┌─ Supplied data
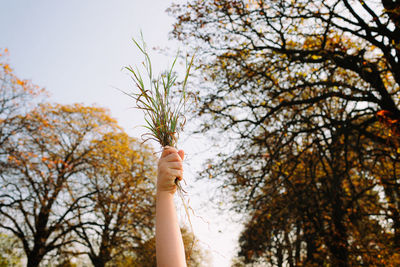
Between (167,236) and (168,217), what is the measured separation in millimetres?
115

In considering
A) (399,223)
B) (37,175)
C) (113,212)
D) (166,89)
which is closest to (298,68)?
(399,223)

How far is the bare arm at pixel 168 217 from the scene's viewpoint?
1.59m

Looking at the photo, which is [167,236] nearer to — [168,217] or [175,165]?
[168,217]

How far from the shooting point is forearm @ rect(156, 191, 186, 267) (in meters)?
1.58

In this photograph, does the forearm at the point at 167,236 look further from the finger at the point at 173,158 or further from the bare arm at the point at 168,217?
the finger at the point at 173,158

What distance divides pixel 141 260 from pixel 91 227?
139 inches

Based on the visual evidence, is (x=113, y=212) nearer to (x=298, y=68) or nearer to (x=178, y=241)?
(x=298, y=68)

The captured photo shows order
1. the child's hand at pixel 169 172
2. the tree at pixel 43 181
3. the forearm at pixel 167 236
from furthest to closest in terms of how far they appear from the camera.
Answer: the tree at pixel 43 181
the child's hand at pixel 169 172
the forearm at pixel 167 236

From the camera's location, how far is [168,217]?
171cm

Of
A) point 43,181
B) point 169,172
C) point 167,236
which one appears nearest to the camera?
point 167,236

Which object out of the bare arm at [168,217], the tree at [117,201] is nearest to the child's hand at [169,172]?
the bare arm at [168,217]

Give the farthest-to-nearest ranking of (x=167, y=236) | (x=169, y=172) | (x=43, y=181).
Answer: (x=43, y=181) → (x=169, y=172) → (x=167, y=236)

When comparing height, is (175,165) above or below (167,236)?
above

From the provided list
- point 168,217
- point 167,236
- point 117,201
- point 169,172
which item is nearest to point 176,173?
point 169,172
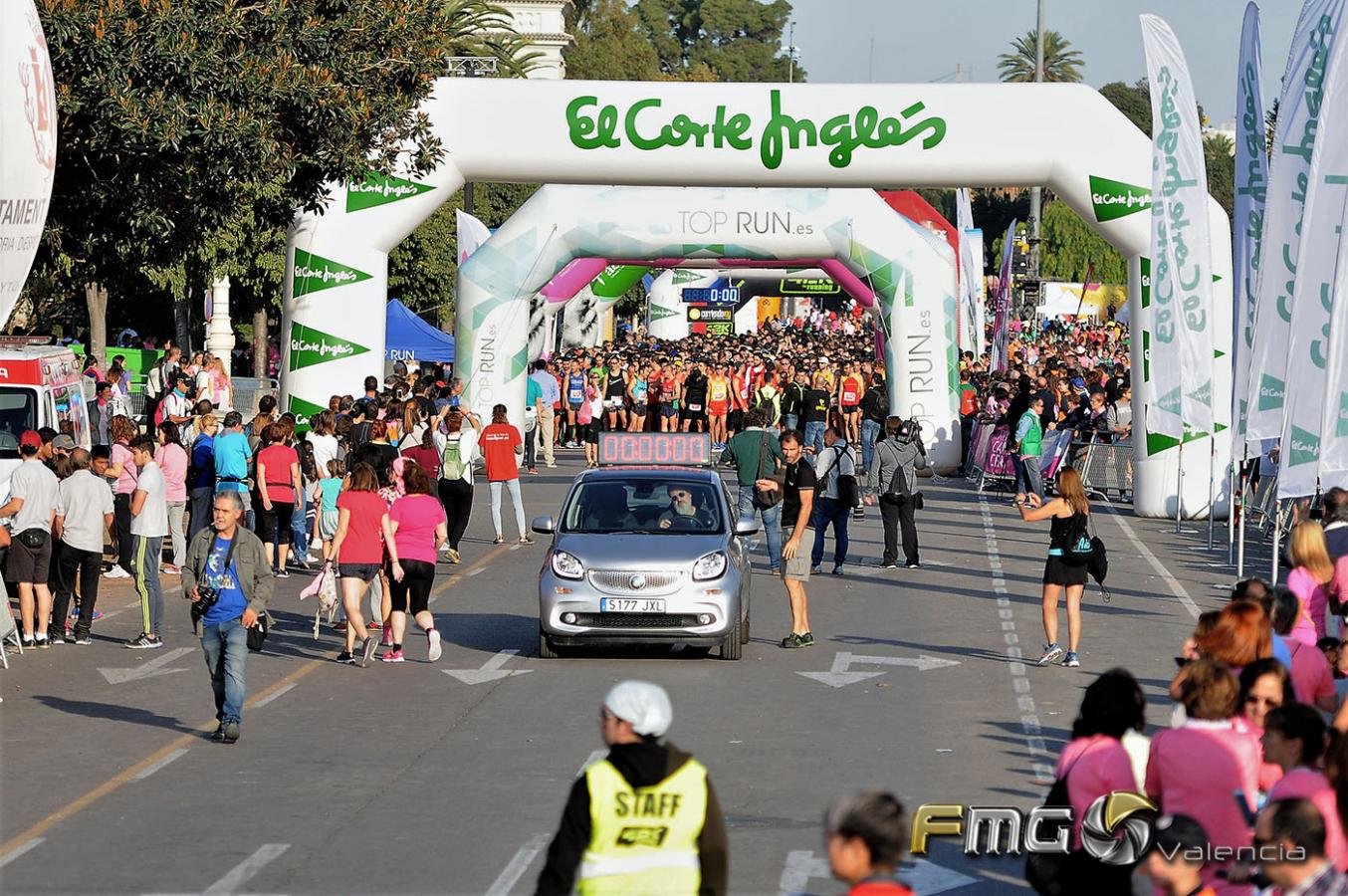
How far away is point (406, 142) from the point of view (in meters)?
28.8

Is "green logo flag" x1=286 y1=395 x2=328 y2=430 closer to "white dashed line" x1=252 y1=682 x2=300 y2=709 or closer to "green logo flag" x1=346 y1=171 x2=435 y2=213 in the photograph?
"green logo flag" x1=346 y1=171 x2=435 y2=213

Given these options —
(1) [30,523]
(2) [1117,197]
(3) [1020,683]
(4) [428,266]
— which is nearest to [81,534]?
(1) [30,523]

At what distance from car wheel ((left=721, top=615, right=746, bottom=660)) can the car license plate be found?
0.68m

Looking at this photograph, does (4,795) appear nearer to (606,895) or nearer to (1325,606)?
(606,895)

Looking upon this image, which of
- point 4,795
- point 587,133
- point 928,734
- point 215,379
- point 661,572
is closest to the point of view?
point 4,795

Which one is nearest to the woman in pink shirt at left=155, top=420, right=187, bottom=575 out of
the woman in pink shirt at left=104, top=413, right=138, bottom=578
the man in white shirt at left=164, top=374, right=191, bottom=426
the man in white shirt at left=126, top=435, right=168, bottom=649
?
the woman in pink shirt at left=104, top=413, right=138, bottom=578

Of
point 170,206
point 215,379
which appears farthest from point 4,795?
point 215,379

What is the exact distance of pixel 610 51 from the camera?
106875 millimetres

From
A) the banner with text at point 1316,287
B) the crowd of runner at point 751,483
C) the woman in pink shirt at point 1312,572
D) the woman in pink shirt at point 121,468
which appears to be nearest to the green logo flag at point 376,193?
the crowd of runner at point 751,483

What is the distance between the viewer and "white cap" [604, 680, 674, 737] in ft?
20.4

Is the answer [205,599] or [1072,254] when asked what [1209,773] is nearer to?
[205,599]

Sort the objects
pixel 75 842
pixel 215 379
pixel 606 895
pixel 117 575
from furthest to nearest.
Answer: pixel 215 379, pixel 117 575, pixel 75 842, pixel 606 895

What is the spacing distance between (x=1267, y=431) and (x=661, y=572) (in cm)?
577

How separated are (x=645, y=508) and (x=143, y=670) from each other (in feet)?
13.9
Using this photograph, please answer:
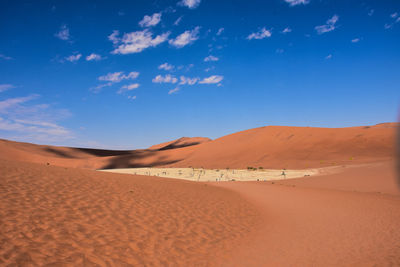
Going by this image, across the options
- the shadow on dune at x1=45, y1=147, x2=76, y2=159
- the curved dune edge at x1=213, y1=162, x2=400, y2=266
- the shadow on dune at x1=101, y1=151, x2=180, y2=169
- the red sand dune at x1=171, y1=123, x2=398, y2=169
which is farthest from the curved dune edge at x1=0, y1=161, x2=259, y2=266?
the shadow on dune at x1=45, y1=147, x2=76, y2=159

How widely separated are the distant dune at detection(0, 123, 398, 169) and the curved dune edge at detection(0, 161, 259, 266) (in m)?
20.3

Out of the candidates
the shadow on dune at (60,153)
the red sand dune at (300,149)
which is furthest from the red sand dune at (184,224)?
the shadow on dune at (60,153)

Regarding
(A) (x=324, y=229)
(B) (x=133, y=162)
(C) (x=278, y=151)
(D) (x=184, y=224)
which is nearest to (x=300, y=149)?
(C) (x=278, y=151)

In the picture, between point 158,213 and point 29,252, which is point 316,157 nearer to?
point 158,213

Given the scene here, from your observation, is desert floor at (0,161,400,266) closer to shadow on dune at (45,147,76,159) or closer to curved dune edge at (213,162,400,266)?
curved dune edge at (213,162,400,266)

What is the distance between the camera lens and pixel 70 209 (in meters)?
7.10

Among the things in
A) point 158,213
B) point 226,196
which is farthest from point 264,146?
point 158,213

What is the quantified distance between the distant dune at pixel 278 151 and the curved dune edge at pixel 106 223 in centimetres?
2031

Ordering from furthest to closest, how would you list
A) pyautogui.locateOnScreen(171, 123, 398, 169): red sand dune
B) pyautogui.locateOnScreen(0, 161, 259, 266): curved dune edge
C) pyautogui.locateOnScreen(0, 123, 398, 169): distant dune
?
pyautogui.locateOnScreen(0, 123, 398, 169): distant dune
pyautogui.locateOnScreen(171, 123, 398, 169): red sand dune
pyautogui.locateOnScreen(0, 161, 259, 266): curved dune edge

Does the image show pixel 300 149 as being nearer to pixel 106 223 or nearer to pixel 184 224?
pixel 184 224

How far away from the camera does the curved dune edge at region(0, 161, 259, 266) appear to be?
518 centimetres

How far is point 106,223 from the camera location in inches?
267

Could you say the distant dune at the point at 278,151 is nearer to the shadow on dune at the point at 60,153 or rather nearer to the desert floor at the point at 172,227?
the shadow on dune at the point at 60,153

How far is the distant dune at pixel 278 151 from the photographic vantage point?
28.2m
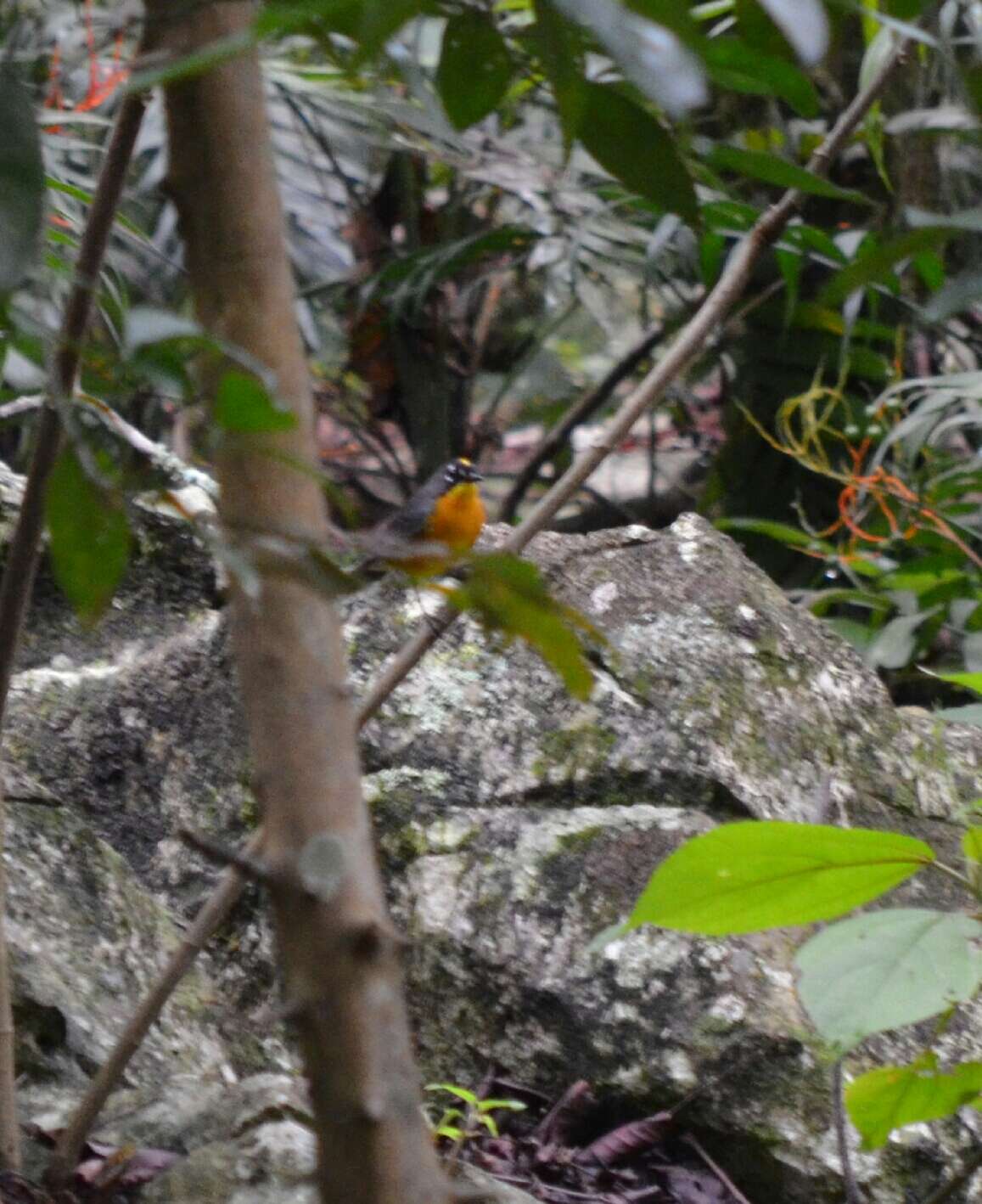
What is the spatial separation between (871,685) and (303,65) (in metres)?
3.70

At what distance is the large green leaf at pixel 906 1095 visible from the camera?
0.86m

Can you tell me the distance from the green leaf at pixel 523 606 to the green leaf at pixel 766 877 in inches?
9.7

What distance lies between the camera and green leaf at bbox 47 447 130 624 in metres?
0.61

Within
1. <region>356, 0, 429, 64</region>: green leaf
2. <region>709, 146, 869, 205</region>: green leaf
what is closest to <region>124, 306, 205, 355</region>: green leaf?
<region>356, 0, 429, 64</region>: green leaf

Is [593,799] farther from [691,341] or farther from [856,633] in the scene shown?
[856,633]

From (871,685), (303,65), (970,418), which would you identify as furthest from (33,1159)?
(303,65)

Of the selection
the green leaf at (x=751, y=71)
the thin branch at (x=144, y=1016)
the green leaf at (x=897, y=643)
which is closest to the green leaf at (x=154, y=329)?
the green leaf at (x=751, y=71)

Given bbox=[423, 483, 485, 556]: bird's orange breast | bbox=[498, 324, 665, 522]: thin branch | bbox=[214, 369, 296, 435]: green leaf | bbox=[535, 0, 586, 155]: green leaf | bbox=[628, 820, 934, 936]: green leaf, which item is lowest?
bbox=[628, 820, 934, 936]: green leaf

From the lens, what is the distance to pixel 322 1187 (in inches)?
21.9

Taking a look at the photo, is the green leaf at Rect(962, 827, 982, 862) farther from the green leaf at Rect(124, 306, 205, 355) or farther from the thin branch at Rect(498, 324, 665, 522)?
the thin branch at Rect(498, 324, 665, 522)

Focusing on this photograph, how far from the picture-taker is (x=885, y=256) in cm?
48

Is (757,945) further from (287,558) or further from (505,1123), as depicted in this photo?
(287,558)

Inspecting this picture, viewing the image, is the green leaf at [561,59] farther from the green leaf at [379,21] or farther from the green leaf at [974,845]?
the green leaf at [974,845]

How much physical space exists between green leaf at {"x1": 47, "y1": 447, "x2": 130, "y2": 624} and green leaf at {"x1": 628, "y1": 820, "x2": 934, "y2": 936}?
└─
### [Aim of the task]
Render the lines from the one containing "Is (757,945) further" through the end of the items as a JSON list of strings, one string per line, with blank lines omitted.

### [The response]
[
  "Is (757,945) further from (287,558) or further from (505,1123), as depicted in this photo?",
  "(287,558)",
  "Inspecting this picture, viewing the image, is the green leaf at [561,59] farther from the green leaf at [379,21] or farther from the green leaf at [974,845]?",
  "the green leaf at [974,845]",
  "How much physical space exists between green leaf at {\"x1\": 47, \"y1\": 447, \"x2\": 130, \"y2\": 624} and green leaf at {\"x1\": 628, \"y1\": 820, \"x2\": 934, \"y2\": 936}?"
]